Lawsuit: U.S. Naval Academy’s Consideration of Race In Its Admissions Process Is Unconstitutional
The U.S. Naval Academy’s use of race-based admissions policies violates provisions of the U.S. Constitution, a lawsuit filed on Thursday alleges.
Filed in the Northern District Court of Maryland by Students for Fair Admissions (SFFA), the suit, as summarized by Politico, argues that the academy is violating applicants’ Fifth Amendment rights by “engaging in racial balancing in their admissions of new classes.” According to SFFA, the Naval Academy is discriminating against applicants who are white and Asian in favor of those who are black, Hispanic, and Native American.
Defense Secretary Lloyd Austin, the Pentagon, Navy Secretary Carlos Del Toro, and two leading Naval Academy officials are listed as defendants in the suit.
“America’s enemies do not fight differently based on the race of the commanding officer opposing them,” the lawsuit reads. “Sailors must follow orders without regard to the skin color of those giving them and battlefield realities apply equally to all sailors regardless of race, ethnicity or national origin.”
SFFA has asked the court to issue a judgment declaring the Naval Academy’s consideration of race in its admissions policies as a violation of the Fifth Amendment. The group also requested the court issue an injunction barring the academy from using these practices.

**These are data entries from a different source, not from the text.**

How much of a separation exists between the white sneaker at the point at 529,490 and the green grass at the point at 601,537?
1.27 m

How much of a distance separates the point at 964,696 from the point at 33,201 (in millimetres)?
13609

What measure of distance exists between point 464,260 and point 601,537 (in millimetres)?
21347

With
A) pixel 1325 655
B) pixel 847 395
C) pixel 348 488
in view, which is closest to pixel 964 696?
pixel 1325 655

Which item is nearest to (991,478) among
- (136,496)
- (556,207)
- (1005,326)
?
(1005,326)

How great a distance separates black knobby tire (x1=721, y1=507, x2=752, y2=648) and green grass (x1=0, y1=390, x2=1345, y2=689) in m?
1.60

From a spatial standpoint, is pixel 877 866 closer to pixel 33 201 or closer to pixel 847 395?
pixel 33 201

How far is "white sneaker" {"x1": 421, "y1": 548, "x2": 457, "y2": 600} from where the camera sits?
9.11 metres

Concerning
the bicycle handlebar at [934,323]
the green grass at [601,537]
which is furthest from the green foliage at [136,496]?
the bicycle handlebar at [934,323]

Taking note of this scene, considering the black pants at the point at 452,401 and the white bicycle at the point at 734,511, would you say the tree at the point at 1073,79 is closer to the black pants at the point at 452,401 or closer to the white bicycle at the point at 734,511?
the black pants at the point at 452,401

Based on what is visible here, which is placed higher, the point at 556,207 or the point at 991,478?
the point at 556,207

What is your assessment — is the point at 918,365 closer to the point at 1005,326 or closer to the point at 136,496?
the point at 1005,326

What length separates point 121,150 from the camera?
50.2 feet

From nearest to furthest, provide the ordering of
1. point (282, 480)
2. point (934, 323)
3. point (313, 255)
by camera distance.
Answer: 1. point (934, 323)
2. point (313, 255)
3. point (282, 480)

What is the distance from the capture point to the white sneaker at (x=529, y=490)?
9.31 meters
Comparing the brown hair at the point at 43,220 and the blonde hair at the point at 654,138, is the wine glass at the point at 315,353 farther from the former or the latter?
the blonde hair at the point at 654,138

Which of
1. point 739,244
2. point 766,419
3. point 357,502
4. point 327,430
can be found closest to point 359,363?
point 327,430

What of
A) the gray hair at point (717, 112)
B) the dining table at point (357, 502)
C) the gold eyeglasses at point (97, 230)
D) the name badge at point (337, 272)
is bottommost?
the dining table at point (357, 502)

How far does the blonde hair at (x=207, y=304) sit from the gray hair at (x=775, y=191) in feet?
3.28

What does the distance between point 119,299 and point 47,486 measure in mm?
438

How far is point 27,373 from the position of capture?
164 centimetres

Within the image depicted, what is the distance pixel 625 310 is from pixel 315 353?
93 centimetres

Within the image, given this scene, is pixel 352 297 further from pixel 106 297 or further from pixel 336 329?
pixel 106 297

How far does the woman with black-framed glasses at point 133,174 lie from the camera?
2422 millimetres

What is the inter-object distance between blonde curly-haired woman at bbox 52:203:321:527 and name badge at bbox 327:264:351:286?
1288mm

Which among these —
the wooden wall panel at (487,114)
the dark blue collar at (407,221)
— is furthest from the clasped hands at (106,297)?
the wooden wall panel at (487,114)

A nonprofit dedicated to fighting race-based college admissions policies, SFFA is the group that brought its lawsuits against Harvard and the University of North Carolina’s race-based admissions policies to the U.S. Supreme Court this past year. In a 6-3 decision, SCOTUS sided with SFFA and ruled that the aforementioned universities’ consideration of applicants’ race during the admissions process violates the 14th Amendment. The decision effectively ended affirmative action policies for institutions of higher education.
While legacy media outlets have interpreted a footnote included in the majority opinion to mean that U.S. military academies are exempt from the ruling, legal specialists have argued that such an argument isn’t true. Writing in these pages, William Woodruff, a professor of law emeritus and retired Army lawyer, noted how SCOTUS “did not hold that equal protection principles do not apply to the military service academies’ admissions practices” and did not “carve out an exception to the principle that race-based college admissions policies violate the Constitution.”
The footnote in question “stated that without a fully developed record examining military-specific interests, the court will not address — much less uphold, affirm, reject, or condemn — whatever policies the service academies use in their admissions process,” Woodruff wrote. “Declining to address an issue because it was not part of the underlying litigation is not affirming, exempting, carving out, or otherwise approving of a particular practice.”
In addition to suing the Naval Academy, SFFA filed a lawsuit against West Point last month, challenging the institution’s alleged use of race and ethnicity in its admissions process.